Schoefer v. Farmers Automobile Inter-Insurance Exchange
Before: Pullen
PULLEN, P. J.
This appeal arose out of an accident wherein an automobile owned by Wayne Smythe, and being driven with his permission by Eugene P. Hughes, struck and injured Ralph H. Field.
Field commenced an action against both Smythe and Hughes, and recovered judgment against each defendant. Thereafter the judgment against Smythe was vacated upon the ground that he was a minor and no guardian
ad litem
had been appointed for him. Execution was issued against
[291]
Hughes, and the judgment was paid by a third party, and repayment to such third party guaranteed by security pledged by Hughes. Fields thereupon assigned the judgment against Hughes to Schoefer, plaintiff and appellant herein, acting for the third party above referred to, who brought the present action against Farmers Automobile Inter-Insurance Exchange, respondent herein, the insurance carrier for Smythe.
This action was brought by appellant on the theory that the insurance carried by Smythe covered the liability of Hughes to Field and also contended that the Insurance Exchange, having taken control of the defense of Hughes in the action brought by Field against Smythe and Hughes is now estopped to deny that the policy covered and enured to the benefit of Hughes.
The liability of respondent is fixed and defined by the terms of an indemnity contract entered into between Smythe and respondent herein, wherein the Exchange insures Smythe against legal liability imposed upon him resulting solely and directly from an accident by reason of the ownership, maintenance or use of the automobile described in the policy, for bodily injury suffered by any person. The policy contains a provision that the Exchange shall not be liable for loss or damage caused while the automobile is being operated by any person other than the insured, or a member of his immediate family, or paid driver, unless said person is operating said automobile with the consent of the insured, except that this extension shall not be applicable to any public garage, repair shop, sales agency or service station.

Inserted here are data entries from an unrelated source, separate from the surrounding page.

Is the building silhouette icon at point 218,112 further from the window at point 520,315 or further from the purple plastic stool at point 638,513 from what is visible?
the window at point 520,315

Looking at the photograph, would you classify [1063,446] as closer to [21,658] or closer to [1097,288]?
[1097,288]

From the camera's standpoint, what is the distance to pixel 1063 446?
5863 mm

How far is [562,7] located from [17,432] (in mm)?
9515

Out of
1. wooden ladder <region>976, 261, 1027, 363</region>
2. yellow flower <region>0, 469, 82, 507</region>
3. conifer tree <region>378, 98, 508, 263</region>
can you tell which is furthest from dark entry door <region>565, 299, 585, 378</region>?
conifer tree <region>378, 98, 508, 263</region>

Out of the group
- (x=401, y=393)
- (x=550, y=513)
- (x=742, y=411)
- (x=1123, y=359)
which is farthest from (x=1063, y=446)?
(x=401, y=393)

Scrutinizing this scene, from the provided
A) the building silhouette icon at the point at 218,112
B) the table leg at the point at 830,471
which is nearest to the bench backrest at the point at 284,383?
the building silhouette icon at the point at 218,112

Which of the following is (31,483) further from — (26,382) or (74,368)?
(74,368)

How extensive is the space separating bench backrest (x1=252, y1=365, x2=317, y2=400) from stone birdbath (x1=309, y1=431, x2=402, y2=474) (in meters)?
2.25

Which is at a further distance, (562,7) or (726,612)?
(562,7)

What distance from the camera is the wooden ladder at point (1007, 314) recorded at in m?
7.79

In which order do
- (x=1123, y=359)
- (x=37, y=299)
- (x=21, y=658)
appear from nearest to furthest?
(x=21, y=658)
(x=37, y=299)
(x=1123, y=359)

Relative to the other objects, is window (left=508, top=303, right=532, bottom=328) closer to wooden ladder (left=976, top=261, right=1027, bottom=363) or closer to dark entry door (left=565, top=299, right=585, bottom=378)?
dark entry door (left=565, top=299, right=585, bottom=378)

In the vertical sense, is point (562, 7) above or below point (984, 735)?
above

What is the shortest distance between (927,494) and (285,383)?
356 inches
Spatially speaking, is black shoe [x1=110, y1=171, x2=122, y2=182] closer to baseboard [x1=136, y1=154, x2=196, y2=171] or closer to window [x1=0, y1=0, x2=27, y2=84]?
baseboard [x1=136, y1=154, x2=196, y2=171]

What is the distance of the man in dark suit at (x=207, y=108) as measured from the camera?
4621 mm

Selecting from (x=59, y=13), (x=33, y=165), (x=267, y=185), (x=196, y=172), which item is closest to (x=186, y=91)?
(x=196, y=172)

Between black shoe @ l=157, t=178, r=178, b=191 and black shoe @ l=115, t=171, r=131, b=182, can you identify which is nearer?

Appellant contends that when the automobile was being operated by one otherwise qualified, with the consent of the insured, the Exchange was liable. Appellant devotes considerable space to a discussion of the meaning of this provision of the policy but we do not believe it necessary to go into that phase of the matter in view of the fact that until a judgment is shown to exist against Smythe, the owner of the ear, the Exchange cannot be held liable. It is clear from the policy that it insures only against legal liability imposed upon the owner Smythe, and unless there is some legal liability against the owner there is no liability under the policy.